I repeat my manta...this will all be worth it, this will all be worth it, this will all be worth it. The scale (which I think was really intended for cattle) was down 3 more pounds from my last weight. Maybe I should listen to myself.

Thursday, October 4, 2007

Wading Through Grandma's Silver

Saturday afternoon I found myself on my knees in the house I knew as my grandmother's, not the dingy bachelor pad it had become since 2000 when she passed. Opening dusty china cabinets that obviously hadn't been opened in several, several years the dust permeated everything. In the drawers of one of the chests were old credit cards with my grandmother's name on them, prayer cards from funerals going back to 1970's- one of my grandmother's 13 siblings, costume jewelry, string, and even some old 45's for the antique record player- one was Mrs. Robinson. I got a chuckle out of that.
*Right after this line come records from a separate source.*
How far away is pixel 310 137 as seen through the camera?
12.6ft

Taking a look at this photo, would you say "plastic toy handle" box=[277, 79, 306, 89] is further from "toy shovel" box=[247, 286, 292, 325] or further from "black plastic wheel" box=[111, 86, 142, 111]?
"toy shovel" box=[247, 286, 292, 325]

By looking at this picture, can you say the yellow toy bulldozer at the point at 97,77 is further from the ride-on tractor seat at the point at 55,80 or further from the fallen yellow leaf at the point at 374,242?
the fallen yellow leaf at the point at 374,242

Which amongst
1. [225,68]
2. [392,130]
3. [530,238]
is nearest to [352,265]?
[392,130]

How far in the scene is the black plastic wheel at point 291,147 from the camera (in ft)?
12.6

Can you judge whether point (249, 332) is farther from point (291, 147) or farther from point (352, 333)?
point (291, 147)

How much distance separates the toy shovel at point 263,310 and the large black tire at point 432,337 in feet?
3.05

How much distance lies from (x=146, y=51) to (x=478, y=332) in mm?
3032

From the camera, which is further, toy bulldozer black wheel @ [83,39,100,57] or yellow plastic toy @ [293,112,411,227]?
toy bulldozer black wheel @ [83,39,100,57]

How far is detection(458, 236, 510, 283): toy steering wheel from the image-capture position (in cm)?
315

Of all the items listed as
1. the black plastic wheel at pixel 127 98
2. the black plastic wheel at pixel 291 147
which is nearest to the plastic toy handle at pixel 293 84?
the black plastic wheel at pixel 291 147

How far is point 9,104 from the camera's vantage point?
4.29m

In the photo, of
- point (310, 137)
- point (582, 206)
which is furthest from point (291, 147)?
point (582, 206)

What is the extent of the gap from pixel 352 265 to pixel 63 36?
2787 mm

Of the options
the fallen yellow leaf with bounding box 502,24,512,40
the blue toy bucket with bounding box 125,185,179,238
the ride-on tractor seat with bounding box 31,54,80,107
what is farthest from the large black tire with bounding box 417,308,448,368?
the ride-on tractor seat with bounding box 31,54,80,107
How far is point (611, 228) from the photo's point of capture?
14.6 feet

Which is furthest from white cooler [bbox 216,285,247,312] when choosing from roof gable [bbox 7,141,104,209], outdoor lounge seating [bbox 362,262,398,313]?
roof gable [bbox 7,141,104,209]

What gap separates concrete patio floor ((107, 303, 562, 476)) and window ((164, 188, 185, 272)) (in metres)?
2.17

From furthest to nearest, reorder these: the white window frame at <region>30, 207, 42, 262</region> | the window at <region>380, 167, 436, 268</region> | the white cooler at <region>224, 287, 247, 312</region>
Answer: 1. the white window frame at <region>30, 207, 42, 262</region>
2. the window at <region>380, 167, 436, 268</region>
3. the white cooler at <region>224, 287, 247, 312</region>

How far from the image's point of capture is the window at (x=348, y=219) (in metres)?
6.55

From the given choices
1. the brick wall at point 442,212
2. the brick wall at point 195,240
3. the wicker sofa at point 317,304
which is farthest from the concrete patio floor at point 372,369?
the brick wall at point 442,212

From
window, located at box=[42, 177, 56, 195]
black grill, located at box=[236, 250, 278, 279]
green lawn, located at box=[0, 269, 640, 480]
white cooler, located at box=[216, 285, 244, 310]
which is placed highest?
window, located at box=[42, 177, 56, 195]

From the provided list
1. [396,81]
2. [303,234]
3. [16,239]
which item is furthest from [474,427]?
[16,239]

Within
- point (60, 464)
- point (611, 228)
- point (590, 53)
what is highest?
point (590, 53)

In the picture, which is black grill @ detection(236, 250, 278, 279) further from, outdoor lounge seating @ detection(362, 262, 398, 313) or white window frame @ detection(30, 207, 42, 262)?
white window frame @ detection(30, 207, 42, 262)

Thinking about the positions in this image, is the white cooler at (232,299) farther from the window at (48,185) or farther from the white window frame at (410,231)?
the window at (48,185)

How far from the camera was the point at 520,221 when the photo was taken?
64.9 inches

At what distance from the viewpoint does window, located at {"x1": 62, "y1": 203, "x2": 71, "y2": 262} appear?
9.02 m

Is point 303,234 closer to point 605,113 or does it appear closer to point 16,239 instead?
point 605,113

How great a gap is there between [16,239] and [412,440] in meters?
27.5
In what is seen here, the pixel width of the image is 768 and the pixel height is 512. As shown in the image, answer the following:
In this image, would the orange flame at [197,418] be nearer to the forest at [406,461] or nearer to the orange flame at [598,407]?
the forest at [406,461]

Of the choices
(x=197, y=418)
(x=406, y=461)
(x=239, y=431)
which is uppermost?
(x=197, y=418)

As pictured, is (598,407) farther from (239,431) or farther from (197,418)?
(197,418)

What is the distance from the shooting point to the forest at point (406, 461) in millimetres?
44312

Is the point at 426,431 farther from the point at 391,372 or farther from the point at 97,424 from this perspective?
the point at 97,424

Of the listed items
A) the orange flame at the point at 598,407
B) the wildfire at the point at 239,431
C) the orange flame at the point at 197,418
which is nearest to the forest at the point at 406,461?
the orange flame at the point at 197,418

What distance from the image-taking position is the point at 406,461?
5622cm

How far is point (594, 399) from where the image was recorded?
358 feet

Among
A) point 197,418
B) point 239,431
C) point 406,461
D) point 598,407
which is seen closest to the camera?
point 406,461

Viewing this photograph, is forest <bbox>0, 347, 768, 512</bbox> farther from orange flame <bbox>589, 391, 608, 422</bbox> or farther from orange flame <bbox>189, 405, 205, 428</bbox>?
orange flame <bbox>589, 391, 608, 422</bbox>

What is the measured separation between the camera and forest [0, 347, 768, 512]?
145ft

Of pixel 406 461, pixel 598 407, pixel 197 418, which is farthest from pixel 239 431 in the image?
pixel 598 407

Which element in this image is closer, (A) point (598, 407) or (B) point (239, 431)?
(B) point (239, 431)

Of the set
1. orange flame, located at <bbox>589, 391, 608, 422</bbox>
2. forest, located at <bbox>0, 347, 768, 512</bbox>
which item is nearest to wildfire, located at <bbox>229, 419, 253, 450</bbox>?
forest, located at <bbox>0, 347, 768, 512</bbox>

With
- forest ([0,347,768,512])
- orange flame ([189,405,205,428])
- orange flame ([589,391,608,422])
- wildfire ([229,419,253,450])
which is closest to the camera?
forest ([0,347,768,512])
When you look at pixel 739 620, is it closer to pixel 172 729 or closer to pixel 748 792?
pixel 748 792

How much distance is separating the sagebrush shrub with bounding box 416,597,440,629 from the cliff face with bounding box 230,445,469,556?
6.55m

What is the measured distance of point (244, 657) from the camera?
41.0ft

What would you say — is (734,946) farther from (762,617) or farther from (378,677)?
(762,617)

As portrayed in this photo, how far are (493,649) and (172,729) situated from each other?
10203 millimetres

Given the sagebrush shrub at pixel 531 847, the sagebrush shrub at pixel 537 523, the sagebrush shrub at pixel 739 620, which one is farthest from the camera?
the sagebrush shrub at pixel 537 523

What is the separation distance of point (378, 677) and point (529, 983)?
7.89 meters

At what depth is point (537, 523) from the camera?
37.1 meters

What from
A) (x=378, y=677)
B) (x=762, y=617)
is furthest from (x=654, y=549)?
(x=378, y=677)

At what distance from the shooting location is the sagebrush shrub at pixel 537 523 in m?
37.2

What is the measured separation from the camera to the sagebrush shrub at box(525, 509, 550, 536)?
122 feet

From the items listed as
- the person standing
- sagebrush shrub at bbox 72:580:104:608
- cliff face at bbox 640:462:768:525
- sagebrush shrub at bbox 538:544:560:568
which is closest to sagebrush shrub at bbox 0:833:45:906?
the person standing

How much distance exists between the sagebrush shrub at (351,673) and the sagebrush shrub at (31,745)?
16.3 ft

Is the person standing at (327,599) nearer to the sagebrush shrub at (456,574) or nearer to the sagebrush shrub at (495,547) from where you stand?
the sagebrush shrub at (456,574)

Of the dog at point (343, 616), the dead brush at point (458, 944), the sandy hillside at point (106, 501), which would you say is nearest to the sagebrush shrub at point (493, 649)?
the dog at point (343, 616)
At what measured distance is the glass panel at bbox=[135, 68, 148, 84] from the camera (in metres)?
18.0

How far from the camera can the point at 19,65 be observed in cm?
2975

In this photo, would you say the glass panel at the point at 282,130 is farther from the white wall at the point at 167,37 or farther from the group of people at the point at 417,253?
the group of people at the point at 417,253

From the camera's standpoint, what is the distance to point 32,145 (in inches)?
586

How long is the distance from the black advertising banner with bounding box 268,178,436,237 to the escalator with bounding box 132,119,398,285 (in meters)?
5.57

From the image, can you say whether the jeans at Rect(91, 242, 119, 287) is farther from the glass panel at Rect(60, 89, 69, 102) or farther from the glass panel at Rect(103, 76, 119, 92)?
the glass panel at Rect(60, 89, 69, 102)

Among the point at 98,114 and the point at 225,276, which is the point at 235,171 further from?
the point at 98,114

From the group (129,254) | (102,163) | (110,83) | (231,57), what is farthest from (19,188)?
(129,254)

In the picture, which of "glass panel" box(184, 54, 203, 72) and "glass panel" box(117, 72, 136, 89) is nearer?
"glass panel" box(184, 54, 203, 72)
This was sadder somehow, pillaging what I wanted from the house I used to run around in as a child at Christmastime, than picking out the steel casket, than choosing the burial plot in St. Patrick's cemetary, even sadder than staring up at my father's body laid out pristinely in his golfing attire, as if during a nap.
I left the house with several boxes of old photos (several of little me- see there), my grandmother's silver, some figurines from my parents trip to Spain before I was born, and a sweater from my Dad's closet- something that smelled like him.
The call came last Wednesday, walking up 42nd street on my way home from work, a decidedly poor place to find out anyone has passed into the next. It hit me so much harder than I expected. Though if I should have learned anything from my mother's passing it's that even when it's expected, you can never anticipate how you will feel. God that sounds hokey, like from an ABC afterschool special.
Since that day, when I haven't managed to distract myself with work, or who will be eliminated next from Dancing with the Stars, I've found myself haunted by images from childhood, like a mini-recorder in my brain playing over and over again. Laying in bed at night, the idea of both my parents being dead (when I'm not even 30) seems ubsurd. I picture myself at 6, 7, and 8 driving my father's lawnmower around the 4 acres of land on the property, avoiding trees and the lone pole in the middle of the yard; at 9 riding in the back of one of my mom's old beat up station wagons heading down to the beach for the day.
The loneliness, now that they are both gone...is profound, and I find myself feeling much like I did after Mom died, wondering when things will feel ok again. My cousin asked me before we left the house, which will go on the market any day now, whether I wanted one more walk through alone. No, I didn't. I didn't look behind me when we pulled down the driveway, or when we left the cemetary.
Sometimes, looking back is too hard.